Debate sobre casamento LGBT expõe preconceito de Congresso conservador
A tentativa de votação tumultuada de um projeto de lei (PL) contrário ao casamento homoafetivo na Comissão de Previdência, Assistência Social, Infância, Adolescência e Família da Câmara dos Deputados expõe a ofensiva da oposição conservadora no Congresso Nacional em emplacar pautas de costume e acender a militância.
O PL nº 580/2007, de autoria do ex-deputado Clodovil Hernandes, estava engavetado havia 16 anos na Câmara e previa, originalmente, que “duas pessoas do mesmo sexo poderão constituir união homoafetiva por meio de contrato em que disponham sobre suas relações patrimoniais”.
Oito projetos foram vinculados (apensados) ao original, e é por meio de um deles que parlamentares conservadores tentam barrar o casamento homoafetivo. O parecer do relator, Pastor Eurico (PL-PE), é contrário aos sete apensados favoráveis, e recomenda a aprovação apenas do PL nº 5.167/2009, assinado pelo ex-deputado Capitão Assumção (PSB-ES). Este afirma que a união homoafetiva não deve ser equiparada ao casamento civil.
A sessão foi marcada pela presença de representantes da sociedade civil, mas a apreciação do projeto foi adiada a partir da aprovação de um acordo que marcou, para a próxima terça-feira (26/9), uma audiência pública sobre o tema.
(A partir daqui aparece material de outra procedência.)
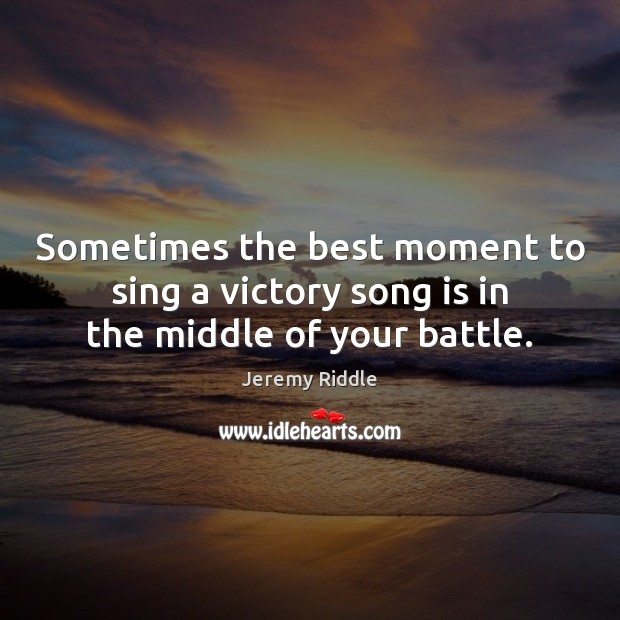 Sometimes the best moment to sing a victory song is in the middle of your battle. Jeremy Riddle Picture Quote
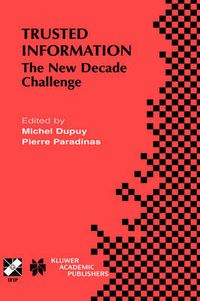 Cover image for Trusted Information: The New Decade Challenge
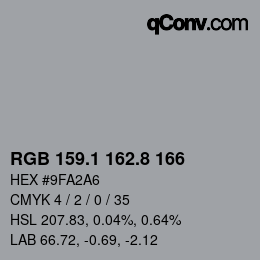 Color code: RGB 159.1 162.8 166 | qconv.com
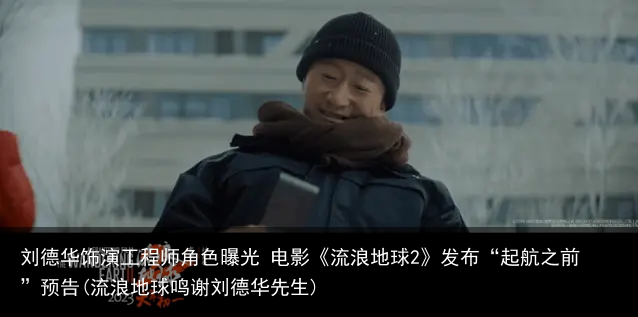 刘德华饰演工程师角色曝光 电影《流浪地球2》发布“起航之前”预告(流浪地球鸣谢刘德华先生)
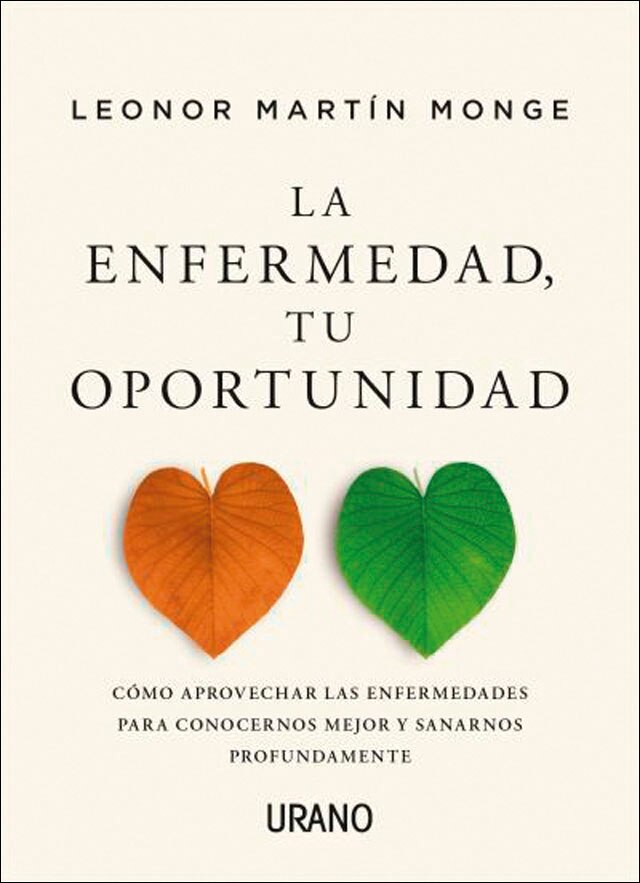 Imagen 0 de La enfermedad, tu oportunidad: Cómo aprovechar las enfermedades para conocernos mejor y sanarnos profundamente  (Tapa blanda)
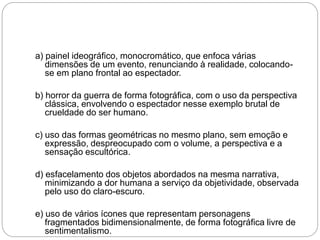 a) painel ideográfico, monocromático, que enfoca várias
dimensões de um evento, renunciando à realidade, colocando-
se em plano frontal ao espectador.
b) horror da guerra de forma fotográfica, com o uso da perspectiva
clássica, envolvendo o espectador nesse exemplo brutal de
crueldade do ser humano.
c) uso das formas geométricas no mesmo plano, sem emoção e
expressão, despreocupado com o volume, a perspectiva e a
sensação escultórica.
d) esfacelamento dos objetos abordados na mesma narrativa,
minimizando a dor humana a serviço da objetividade, observada
pelo uso do claro-escuro.
e) uso de vários ícones que representam personagens
fragmentados bidimensionalmente, de forma fotográfica livre de
sentimentalismo.
 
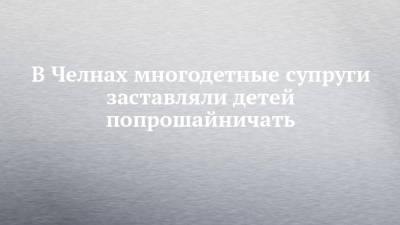 В Челнах многодетные супруги заставляли детей попрошайничать - chelny-izvest.ru - Набережные Челны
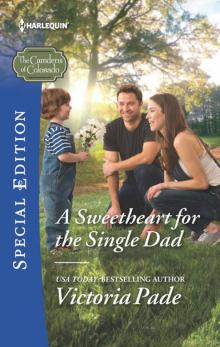A Sweetheart For The Single Dad (The Camdens Of Colorado Book 8) Read online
A votação do parecer do relator, por sua vez, acabou transferida para quarta-feira (27/9).
Ao Metrópoles o deputado Pastor Henrique Vieira (PSol-RJ) afirmou que a audiência pública da próxima semana será essencial para marcar posição e demonstrar que diversas entidades se opõem ao texto.
“O que aconteceu hoje, a mobilização, é uma derrota para eles (conservadores). Não estamos surfando em uma pauta, eles estão enfrentando resistência. Por mais que o cenário seja ruim, uma coisa é você perder de lavada, outra coisa é perder com alto posicionamento da sociedade civil contra. A gente não pode desvalorizar a audiência de terça”, ressaltou.
Na base do governo, a avaliação é que, mesmo se o projeto for aprovado nesta comissão, não chegará a se tornar lei. “Temos ainda a Comissão de Direitos Humanos [CDH] e a Comissão de Constituição e Justiça [CCJ], ou o recurso de efeito suspensivo, e até mesmo a sanção presidencial”, explica ao Metrópoles a deputada Erika Kokay (PT-DF). A parlamentar destaca, ainda, que pautar este projeto é uma tentativa fundamentalista de se opor aos avanços da sociedade nos últimos anos.
Discursos LGBTfóbicos
Nas últimas duas sessões da Comissão de Previdência, Assistência Social, Infância, Adolescência e Família, o clima foi de embate entre os parlamentares, com intensa presença da sociedade civil. Deputados de oposição aproveitam o tempo de fala para discursos inflamados e discriminatórios contra a comunidade LGBT, sob forte reação dos presentes.
O deputado federal Pastor Isidório (Avante-BA) afirmou, por exemplo, que a relação homoafetiva “vem de Grécia, vem de Roma, não é coisa daqui do Brasil”.
Além disso, o deputado Pastor Isidório proferiu fala transfóbica ao dizer que “homem, mesmo cortando a binga, não vai ser mulher; e mulher, cortando a cocota se for possível, não será homem”. Ele também chamou a deputada trans Erika Hilton (PSol-SP) de “amigo”.
Bancada conservadora
O cenário de LGBTfobia na comissão que analisa o PL reflete a composição do Congresso nesta legislatura. Na Câmara, o Partido Liberal, de Jair Bolsonaro (PL), tem a maior bancada, com 99 deputados.
A Federação Brasil da Esperança, integrada por siglas mais progressistas, como PT, PV e PCdoB, tem a segunda maior bancada, com 81 parlamentares. Outras legendas mais conservadoras, no entanto, também têm um número expressivo na Câmara. É o caso do Republicanos, com 40 deputados.
Ao Metrópoles o presidente da Associação Nacional LGBTI+, Toni Reis, destacou que deputados, senadores e entidades que defendem o direito da comunidade devem tentar manter diálogo com todos os partidos. Ele participou do lançamento da Frente Parlamentar Mista por Cidadania e Direitos LGBTI+ do Congresso, na noite de terça (19/9).
“É uma frente pluripartidária. Vai demonstrar muita força. Isso é importante para nós, precisamos conversar com os partidos políticos, dialogar com todos os setores, com pessoas evangélicas da direita, esquerda do centro. Com o pessoal da extrema direita, vamos ter uma estratégia para isolá-los. Eles conseguiram elaborar essa estratégia de colocar em uma comissão específica na qual eles têm maioria. Mas isso não vai se refletir em outras comissões”, opinou.